Much will be made of the ties between Mercy Union’s members and their previous projects. Jared Hart fronted the Scandals, and Benny Horowitz was the drummer of arguably the most successful band to emerge from the early 2000s east coast punk rock scene, The Gaslight Anthem. Lead guitarist Rocky Catanese and bassist Nick Jorgensen have also been around that scene in various forms, but with lower profiles than their bandmates.
Mercy Union may have a lot in common with their contemporaries; the familiar Americana punk rock fusing of relatively simple but catchy hooks and nostalgic lyrics. The main similarity though is their coming together as a group of friends in a basement making noise.
The Quarry doesn’t take itself too seriously, and feels more like the product of a series of jams than an explicit attempt to make an album. It has the rawness of a new band testing their ground, but the production and arrangements show Mercy Union to be shrewd and experienced in the studio.
Album opener Young Dionysians, Silver Dollars and Reverse are very much in the ball park of what is to be expected of a New Jersey punk band. Simple chord progressions and more direct drumming let the lyrics and melody drive the songs.
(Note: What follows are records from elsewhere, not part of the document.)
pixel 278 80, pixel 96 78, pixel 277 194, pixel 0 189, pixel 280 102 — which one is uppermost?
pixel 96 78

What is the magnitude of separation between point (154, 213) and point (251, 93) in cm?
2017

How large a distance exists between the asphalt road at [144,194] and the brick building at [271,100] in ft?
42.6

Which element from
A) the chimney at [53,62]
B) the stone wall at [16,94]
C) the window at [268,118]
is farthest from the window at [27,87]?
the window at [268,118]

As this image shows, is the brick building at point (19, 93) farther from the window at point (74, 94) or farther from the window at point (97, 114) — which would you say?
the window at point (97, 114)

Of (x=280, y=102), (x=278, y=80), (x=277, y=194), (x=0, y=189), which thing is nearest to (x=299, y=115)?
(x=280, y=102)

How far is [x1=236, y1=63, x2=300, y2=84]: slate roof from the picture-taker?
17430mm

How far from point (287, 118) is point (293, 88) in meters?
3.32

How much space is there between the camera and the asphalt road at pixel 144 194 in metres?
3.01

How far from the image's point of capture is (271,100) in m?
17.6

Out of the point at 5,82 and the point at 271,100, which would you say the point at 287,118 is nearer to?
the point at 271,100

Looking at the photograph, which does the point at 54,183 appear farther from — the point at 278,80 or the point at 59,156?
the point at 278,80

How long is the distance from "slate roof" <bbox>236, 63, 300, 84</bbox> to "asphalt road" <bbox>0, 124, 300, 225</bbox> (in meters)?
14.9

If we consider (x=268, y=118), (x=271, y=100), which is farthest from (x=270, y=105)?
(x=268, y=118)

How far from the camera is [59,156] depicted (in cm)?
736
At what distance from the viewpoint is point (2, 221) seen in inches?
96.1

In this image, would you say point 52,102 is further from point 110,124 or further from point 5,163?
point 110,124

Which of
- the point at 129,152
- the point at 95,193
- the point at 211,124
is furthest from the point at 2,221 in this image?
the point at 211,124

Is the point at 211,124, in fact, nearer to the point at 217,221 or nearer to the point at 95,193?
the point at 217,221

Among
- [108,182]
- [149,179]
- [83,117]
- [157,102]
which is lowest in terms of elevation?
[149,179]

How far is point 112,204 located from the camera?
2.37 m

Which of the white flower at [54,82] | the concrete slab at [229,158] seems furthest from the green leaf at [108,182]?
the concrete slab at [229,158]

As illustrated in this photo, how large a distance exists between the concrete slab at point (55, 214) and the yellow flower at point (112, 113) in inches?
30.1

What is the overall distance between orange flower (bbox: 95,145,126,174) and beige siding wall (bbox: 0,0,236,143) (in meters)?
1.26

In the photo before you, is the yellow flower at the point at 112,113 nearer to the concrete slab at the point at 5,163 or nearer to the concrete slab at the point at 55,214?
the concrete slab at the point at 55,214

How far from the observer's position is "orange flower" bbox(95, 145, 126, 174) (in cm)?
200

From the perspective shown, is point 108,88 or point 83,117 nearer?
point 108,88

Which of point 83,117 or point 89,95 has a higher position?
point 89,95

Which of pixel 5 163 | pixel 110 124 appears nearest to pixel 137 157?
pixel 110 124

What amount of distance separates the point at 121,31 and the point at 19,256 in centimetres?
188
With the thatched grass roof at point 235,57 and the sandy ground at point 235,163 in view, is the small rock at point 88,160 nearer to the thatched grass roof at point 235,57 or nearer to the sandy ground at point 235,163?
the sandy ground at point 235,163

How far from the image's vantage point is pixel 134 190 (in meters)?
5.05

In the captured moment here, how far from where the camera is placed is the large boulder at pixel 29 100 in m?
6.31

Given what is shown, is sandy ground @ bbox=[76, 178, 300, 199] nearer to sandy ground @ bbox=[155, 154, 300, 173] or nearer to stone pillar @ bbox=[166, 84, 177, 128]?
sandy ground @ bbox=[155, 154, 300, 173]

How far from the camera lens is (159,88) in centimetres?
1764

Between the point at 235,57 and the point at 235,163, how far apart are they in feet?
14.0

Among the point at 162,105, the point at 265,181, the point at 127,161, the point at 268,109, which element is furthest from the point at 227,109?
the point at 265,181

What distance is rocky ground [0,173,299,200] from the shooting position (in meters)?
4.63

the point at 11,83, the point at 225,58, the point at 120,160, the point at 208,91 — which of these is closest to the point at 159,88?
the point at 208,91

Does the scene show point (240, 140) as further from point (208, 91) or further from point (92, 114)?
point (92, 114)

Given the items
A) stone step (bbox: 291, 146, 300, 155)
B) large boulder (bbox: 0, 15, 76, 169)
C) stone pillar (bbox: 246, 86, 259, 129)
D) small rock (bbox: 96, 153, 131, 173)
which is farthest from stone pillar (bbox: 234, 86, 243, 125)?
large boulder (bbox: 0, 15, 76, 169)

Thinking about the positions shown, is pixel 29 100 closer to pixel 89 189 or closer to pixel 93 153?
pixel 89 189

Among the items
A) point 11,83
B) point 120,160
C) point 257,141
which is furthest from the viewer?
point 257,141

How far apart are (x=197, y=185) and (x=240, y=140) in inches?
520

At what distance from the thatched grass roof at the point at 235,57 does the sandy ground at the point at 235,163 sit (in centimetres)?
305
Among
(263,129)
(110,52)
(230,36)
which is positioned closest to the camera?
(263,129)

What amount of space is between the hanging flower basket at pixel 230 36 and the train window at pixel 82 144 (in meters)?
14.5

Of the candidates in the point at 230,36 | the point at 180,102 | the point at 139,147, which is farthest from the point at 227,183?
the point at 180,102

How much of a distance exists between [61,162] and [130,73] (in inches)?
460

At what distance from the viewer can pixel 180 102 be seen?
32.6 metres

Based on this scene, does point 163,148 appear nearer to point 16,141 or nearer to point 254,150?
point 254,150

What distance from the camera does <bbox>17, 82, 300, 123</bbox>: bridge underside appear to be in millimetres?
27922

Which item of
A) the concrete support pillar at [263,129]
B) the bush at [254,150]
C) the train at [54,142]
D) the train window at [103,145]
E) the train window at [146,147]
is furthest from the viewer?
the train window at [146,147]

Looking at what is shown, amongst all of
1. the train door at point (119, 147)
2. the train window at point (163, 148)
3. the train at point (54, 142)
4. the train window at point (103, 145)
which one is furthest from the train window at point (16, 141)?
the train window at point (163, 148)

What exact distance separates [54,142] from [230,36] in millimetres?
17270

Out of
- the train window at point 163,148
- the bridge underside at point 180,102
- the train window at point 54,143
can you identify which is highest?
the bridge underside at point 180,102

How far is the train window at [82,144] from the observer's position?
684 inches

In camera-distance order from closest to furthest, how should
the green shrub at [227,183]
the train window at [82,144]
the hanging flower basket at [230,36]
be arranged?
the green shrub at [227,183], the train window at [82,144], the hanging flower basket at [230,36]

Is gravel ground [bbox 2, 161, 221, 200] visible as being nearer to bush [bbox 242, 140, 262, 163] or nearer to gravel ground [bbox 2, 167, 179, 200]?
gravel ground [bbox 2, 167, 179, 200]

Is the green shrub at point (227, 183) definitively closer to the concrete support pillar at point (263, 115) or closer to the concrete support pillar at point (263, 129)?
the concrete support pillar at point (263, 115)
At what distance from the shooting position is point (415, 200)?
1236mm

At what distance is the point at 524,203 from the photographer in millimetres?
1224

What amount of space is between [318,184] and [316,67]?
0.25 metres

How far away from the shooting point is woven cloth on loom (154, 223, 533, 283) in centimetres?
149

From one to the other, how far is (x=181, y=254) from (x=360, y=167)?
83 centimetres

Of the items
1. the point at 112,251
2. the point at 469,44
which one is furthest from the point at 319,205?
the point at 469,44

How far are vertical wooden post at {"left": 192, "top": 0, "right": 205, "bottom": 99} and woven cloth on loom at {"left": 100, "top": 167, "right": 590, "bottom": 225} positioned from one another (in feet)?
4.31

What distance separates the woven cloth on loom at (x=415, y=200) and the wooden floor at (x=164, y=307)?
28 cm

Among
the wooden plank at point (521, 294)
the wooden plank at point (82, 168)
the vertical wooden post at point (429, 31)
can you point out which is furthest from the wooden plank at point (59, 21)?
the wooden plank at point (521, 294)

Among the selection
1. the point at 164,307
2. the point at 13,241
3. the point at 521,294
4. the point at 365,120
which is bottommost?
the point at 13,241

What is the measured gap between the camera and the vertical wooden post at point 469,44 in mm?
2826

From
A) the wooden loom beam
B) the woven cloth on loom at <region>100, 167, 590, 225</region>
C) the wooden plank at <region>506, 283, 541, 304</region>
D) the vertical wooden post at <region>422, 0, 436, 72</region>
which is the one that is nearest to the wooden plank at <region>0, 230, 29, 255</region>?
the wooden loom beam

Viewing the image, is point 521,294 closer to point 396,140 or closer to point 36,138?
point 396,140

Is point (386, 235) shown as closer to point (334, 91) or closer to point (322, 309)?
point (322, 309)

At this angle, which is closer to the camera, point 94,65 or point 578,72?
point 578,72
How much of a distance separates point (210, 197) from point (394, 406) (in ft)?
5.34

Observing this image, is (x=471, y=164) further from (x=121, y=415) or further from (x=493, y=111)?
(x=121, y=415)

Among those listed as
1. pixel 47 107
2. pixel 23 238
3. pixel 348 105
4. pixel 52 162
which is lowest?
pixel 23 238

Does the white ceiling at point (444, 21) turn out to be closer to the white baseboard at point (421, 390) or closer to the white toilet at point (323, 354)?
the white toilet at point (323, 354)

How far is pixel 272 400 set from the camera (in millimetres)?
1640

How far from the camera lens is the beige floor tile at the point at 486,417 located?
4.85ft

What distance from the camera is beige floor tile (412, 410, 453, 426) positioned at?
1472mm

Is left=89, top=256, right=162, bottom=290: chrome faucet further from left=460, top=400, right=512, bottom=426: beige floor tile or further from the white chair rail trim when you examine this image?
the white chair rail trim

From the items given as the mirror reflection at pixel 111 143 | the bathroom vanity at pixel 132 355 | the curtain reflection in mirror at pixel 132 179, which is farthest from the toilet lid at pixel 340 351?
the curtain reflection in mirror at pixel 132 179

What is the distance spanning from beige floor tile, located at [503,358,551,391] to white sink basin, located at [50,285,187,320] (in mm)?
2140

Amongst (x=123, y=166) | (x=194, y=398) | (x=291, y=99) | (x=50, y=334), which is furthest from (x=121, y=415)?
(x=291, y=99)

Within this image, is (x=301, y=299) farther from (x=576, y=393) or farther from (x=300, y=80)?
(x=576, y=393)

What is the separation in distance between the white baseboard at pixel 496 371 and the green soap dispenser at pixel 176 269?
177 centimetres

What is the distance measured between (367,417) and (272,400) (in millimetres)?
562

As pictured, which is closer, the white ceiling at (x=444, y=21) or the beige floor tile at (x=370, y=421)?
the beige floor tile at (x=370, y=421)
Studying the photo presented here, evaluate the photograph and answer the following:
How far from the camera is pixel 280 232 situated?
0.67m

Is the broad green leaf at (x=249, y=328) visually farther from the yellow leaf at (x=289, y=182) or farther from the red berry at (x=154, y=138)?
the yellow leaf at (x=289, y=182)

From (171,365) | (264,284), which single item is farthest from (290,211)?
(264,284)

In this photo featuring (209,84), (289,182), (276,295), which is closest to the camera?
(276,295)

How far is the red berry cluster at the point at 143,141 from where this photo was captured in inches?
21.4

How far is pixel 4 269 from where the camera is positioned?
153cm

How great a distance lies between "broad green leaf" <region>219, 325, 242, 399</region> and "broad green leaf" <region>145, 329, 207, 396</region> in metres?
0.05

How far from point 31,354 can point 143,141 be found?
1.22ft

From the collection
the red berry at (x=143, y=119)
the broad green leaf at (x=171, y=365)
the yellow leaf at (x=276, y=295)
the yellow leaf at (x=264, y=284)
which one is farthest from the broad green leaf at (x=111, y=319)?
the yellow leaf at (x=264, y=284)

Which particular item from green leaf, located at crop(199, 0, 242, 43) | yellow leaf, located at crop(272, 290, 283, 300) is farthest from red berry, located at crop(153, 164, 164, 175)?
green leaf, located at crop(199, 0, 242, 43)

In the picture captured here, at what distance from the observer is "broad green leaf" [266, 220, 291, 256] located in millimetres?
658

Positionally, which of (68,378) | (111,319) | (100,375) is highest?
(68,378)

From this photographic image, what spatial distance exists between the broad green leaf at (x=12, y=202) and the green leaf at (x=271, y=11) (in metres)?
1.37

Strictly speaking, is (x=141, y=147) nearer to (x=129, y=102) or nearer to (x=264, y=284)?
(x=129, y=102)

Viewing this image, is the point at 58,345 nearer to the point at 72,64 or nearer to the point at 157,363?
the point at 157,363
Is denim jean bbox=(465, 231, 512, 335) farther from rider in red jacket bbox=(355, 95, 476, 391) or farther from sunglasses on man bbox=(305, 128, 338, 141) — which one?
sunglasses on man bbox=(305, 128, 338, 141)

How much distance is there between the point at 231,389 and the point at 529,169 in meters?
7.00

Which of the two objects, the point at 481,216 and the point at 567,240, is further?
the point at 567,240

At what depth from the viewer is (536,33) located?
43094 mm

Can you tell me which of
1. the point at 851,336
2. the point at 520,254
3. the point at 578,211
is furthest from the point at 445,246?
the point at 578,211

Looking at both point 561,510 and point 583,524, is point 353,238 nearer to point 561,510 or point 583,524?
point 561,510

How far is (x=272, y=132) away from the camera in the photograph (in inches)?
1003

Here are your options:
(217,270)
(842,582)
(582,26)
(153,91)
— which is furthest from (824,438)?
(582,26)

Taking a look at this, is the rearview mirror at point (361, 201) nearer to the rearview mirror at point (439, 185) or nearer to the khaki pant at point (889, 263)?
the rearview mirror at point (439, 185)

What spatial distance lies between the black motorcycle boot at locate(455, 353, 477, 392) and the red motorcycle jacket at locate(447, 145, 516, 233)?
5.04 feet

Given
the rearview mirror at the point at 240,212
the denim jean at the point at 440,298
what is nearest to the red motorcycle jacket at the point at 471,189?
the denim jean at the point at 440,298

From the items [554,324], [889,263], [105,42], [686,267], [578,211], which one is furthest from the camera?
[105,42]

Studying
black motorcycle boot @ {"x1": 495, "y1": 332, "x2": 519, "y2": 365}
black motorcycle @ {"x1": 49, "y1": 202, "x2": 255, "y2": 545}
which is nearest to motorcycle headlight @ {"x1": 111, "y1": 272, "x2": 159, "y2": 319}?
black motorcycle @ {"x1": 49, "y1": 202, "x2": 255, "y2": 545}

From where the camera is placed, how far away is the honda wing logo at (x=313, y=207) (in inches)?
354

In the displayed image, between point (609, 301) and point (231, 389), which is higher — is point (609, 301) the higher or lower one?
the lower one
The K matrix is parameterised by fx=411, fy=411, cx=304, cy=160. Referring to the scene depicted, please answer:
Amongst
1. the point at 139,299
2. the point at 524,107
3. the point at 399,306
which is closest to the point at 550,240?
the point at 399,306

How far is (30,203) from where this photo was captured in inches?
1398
Hart’s voice is gritty and at times harsh on its own, but the layers of harmonies, as in Young Dionysians, soften it and balance everything into a more refined mix. Silver Dollars has a radio-ready chorus hook, sitting on top of guitars just on the right side of break up, and is easily one of the album’s high points.
Mercy Union don’t rest on the tried and tested four chord combos, though. Fever Dreams, the delay infused guitar chops in Chips and Vicsand penultimate track The Quarry are all riff driven and it’s in these, particularly The Quarry, where Horowitz’s drumming is allowed to come out. More reminiscent of later Gaslight Anthem records where structures and styles were more varied, Horowitz shows he has much more in his locker than the standard rapid and thumping punk beats. A subtle shift to the high hats at the end of Chips and Vicslifts the transition and might go towards settling the debate on whether drummers are musicians too… might.
The dark and brooding Baggy shifts the mood, with an almost discordant chorus, while Layovers takes a more downbeat turn, led by harmonica and wistful lyrics. An ode to Amy Winehouse is the only eyebrow raiser on The Quarry. Twenty Seven opens with the late singer being interviewed by Jools Holland. It’s infectious and catchy and musically a really good song. There’s even a less than subtle nod to Bob Dylan’s Mr Tambourine Man at the end of the chorus. Its theme just seems incongruous with the rest of the album, an odd choice of tribute from a New Jersey punk band.
The Quarry covers a lot of ground for a debut album and many will be hoping it will be the beginning of Mercy Union rather than the one-off product of two friends simply catching up.